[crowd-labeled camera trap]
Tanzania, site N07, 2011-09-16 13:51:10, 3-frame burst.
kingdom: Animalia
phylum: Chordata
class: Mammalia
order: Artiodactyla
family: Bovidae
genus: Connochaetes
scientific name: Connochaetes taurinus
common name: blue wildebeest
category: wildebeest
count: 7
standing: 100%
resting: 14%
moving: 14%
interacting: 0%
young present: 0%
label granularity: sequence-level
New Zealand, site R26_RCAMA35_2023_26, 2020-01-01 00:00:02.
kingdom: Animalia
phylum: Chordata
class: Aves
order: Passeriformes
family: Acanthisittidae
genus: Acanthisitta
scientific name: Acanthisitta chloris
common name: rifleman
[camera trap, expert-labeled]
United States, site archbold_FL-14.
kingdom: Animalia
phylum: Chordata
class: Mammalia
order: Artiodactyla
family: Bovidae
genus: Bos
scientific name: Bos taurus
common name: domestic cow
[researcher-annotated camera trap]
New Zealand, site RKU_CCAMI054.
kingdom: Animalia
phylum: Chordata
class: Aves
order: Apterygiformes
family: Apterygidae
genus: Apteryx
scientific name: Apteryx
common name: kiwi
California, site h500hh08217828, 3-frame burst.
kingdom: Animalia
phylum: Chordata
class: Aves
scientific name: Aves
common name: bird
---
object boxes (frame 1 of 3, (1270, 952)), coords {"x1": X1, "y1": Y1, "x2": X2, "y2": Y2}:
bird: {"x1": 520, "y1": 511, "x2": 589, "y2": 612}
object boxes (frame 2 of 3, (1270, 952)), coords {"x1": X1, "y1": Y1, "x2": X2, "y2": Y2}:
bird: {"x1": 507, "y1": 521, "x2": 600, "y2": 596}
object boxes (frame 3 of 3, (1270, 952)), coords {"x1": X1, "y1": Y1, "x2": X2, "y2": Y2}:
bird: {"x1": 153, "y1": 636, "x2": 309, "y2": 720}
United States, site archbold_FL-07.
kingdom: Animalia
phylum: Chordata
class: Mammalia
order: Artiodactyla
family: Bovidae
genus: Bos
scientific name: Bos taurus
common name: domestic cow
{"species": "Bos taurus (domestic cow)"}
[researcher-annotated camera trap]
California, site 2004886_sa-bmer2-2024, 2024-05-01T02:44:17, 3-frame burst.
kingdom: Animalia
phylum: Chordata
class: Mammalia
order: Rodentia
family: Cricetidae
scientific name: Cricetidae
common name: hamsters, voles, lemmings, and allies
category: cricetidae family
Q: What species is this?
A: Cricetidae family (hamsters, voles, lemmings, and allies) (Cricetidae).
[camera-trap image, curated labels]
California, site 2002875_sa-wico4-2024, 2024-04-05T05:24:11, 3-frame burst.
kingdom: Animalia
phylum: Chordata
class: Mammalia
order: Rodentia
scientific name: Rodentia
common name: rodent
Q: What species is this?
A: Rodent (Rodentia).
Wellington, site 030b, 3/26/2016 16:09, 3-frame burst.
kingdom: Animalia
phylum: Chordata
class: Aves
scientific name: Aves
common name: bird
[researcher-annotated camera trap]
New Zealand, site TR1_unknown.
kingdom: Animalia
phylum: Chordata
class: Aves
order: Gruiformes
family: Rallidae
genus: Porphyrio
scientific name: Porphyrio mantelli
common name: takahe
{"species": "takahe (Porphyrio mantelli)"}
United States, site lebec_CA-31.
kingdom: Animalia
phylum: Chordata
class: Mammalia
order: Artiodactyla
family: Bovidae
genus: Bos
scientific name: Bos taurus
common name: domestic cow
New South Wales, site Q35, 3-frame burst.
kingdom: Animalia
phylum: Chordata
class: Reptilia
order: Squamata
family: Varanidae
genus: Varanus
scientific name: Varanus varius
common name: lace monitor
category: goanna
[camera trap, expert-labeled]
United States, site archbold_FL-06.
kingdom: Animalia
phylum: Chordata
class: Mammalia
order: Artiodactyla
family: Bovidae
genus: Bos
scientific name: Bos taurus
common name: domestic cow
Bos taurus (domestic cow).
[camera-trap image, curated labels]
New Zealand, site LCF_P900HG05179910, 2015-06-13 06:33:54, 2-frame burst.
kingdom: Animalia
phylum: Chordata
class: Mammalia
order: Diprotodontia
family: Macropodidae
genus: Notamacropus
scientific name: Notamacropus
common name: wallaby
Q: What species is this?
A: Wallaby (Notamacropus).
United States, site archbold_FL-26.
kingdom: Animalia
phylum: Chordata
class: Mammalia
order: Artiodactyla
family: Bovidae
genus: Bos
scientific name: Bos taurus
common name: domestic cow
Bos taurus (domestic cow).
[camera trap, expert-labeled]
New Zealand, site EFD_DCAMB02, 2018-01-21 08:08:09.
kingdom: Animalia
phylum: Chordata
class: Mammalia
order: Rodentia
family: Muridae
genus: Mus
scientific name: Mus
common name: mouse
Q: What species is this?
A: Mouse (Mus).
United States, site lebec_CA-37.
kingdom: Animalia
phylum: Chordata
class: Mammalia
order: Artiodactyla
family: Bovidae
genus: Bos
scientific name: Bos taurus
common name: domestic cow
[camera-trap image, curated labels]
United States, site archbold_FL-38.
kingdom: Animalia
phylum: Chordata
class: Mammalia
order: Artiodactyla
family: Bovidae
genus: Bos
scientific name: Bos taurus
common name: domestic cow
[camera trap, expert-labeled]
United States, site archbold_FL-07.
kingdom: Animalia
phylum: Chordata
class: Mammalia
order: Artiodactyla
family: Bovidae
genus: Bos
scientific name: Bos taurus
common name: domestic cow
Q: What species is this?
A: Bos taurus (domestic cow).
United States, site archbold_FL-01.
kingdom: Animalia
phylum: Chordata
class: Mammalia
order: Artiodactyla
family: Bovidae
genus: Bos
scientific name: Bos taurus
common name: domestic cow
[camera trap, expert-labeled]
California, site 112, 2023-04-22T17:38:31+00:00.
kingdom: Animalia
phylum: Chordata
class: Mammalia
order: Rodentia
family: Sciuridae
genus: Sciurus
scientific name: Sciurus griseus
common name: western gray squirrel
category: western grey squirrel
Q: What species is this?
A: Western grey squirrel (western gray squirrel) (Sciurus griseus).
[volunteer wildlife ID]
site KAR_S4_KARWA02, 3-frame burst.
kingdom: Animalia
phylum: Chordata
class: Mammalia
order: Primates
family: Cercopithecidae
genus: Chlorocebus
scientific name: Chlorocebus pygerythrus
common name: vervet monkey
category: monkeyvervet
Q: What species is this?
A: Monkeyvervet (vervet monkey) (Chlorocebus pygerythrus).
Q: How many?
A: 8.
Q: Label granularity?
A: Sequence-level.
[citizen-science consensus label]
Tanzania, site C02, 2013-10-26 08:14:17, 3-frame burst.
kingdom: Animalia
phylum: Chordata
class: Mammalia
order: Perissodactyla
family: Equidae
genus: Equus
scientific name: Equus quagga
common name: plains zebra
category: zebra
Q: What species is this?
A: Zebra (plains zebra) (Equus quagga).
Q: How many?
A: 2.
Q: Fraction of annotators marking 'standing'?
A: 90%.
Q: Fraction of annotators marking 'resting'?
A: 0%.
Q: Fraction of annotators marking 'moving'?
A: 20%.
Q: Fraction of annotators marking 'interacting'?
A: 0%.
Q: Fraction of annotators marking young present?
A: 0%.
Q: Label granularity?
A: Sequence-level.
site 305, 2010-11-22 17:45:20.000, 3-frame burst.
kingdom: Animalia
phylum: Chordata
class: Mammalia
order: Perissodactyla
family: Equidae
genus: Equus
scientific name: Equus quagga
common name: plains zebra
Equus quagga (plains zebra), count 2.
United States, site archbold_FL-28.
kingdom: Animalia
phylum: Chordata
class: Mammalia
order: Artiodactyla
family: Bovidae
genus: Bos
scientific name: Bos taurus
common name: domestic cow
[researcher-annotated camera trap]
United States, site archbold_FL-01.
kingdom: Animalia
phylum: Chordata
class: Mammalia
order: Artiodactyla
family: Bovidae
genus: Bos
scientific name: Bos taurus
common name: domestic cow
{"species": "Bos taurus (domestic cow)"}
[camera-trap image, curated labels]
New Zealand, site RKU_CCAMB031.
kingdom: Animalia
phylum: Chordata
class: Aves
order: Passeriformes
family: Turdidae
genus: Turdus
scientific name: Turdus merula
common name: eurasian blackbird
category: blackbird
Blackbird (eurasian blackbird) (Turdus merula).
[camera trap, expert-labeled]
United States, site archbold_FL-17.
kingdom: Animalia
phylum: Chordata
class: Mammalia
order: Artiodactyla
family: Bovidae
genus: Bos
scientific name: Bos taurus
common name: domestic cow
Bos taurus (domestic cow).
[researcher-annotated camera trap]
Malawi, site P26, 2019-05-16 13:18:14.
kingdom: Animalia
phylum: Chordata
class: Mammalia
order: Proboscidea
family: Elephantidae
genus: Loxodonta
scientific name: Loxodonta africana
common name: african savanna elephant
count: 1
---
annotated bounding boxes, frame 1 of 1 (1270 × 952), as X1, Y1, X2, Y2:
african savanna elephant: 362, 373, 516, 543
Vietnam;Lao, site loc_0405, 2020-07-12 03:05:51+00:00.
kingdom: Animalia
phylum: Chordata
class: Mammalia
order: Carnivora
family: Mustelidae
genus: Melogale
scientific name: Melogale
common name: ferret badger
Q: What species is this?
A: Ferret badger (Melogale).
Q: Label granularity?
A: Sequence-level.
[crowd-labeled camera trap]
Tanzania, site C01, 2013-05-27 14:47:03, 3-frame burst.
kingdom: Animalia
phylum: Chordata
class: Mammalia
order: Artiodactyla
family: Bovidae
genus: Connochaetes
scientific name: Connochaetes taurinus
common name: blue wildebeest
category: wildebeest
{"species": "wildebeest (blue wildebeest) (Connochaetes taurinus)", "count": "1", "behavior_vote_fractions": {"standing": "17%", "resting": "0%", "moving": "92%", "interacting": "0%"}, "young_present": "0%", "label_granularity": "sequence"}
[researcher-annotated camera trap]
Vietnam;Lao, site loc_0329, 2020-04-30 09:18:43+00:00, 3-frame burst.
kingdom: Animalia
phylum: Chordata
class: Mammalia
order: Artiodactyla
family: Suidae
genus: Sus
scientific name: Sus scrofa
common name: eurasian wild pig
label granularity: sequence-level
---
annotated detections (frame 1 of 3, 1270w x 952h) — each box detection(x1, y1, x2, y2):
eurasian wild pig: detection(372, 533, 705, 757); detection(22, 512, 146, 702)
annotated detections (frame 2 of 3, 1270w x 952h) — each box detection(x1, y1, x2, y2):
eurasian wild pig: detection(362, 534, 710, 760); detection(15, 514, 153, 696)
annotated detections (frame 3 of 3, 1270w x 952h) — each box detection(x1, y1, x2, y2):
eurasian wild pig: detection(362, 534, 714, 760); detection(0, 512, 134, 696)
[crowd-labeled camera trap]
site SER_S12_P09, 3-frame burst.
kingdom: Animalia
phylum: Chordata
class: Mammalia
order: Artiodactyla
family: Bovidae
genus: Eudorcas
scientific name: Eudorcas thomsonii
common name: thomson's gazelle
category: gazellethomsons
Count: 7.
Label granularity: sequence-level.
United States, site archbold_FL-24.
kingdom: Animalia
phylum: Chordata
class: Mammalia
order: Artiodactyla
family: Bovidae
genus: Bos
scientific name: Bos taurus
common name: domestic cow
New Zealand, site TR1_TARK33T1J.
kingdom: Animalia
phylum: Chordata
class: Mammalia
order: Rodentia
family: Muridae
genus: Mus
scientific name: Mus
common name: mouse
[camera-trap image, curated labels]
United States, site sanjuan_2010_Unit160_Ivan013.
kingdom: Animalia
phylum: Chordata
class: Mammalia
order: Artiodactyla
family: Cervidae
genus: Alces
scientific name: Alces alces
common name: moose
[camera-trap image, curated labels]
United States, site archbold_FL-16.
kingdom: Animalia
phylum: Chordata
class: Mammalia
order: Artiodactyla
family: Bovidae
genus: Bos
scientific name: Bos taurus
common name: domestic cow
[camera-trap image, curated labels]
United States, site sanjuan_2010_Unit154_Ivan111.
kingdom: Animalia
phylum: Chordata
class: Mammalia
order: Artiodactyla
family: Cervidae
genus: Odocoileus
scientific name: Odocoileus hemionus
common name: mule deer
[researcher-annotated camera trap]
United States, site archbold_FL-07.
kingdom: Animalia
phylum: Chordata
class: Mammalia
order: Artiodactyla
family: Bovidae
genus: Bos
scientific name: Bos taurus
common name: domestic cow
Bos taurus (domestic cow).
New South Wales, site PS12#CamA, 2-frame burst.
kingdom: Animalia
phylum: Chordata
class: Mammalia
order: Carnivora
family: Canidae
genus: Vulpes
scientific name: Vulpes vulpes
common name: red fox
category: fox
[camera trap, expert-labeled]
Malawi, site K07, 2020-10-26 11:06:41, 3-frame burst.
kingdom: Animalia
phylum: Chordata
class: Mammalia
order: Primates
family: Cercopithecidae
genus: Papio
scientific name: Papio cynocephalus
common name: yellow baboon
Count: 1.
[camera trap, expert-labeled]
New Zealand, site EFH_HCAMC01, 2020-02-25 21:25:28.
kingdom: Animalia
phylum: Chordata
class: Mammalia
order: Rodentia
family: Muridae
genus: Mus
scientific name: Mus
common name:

**WHAT THE TASK REQUIRES:** The answer must be a single number: how many lines in the data above contain the string "California".

**WRITTEN RESPONSE:** 4